For purposes of the Agreement to which this EXHIBIT A is attached, "TARGET"
shall mean EPS Growth of 15% in the first year of the Performance Period plus
EPS Growth of 15% in the second year of the Performance Period and "EPS
GROWTH" shall refer to the increase in adjusted pro forma net income per
share, as such term is defined in the Company's earnings releases furnished to
or filed with the Securities and Exchange Commission, or in any other earnings
per share metric that the Company uses as its main earnings per share
measurement, as determined by the Committee in its sole discretion within the
first 90 days of the Performance Period.
VESTING EXAMPLE. For purposes of illustration only, assume the Participant is
awarded a Target Award of 100 Restricted Share Units. At the end of the
Performance Period, the Committee determines that 80% of Target was achieved.
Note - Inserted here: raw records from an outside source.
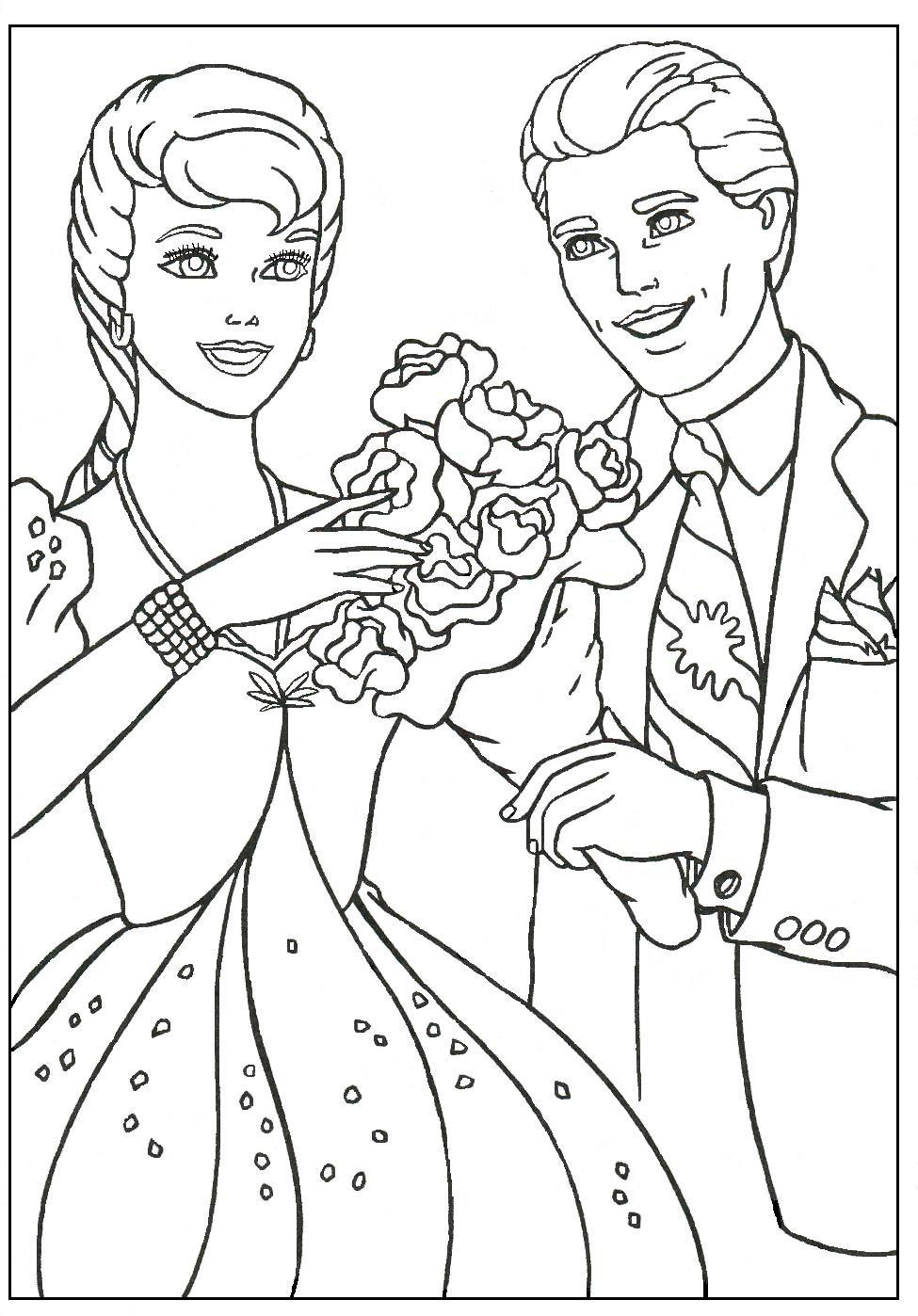Барби и Кен 11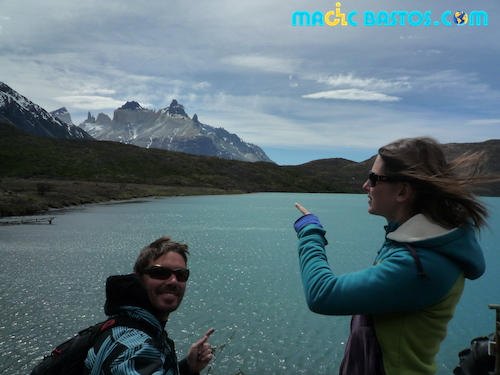 torresdelpaine-fauteuil-roulant-bastos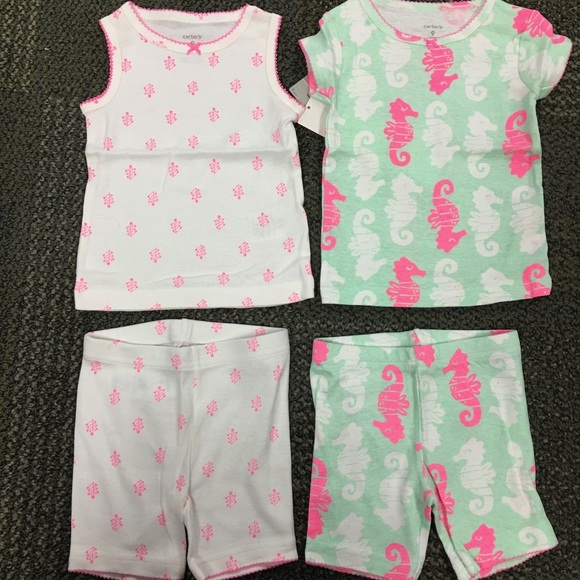 Carter's Other - Carters Seahorse PJ pajama sleep set 4 piece NWT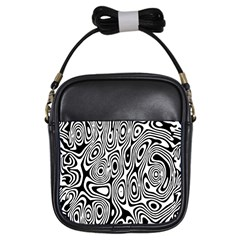 Psychedelic Zebra Black White Girls Sling Bags by Mariart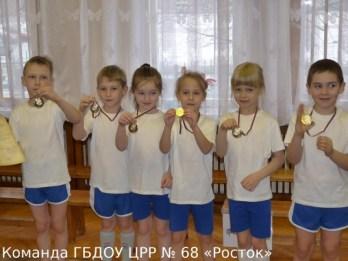 Команда-ГБДОУ-ЦРР-№-68-«Росток»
25 Restricted Share Units from the Participant's Award would become vested,
and the Participant would receive 25 shares of Common Stock of the Company. As
long as the Participant remains employed for one more year, the Participant
would become vested in another 25 Restricted Share Units, and the Participant
would receive an additional 25 shares of Common Stock of the Company (for a
total of 50 shares). The remaining 50 Restricted Share Units of the Target
Award, together with the 50 additional Restricted Share Units subject to the
Award (which would have vested if maximum performance had been attained) will
be automatically forfeited on the Performance-Based Vesting Date (and
therefore cannot vest on the Service-Based Vesting Date).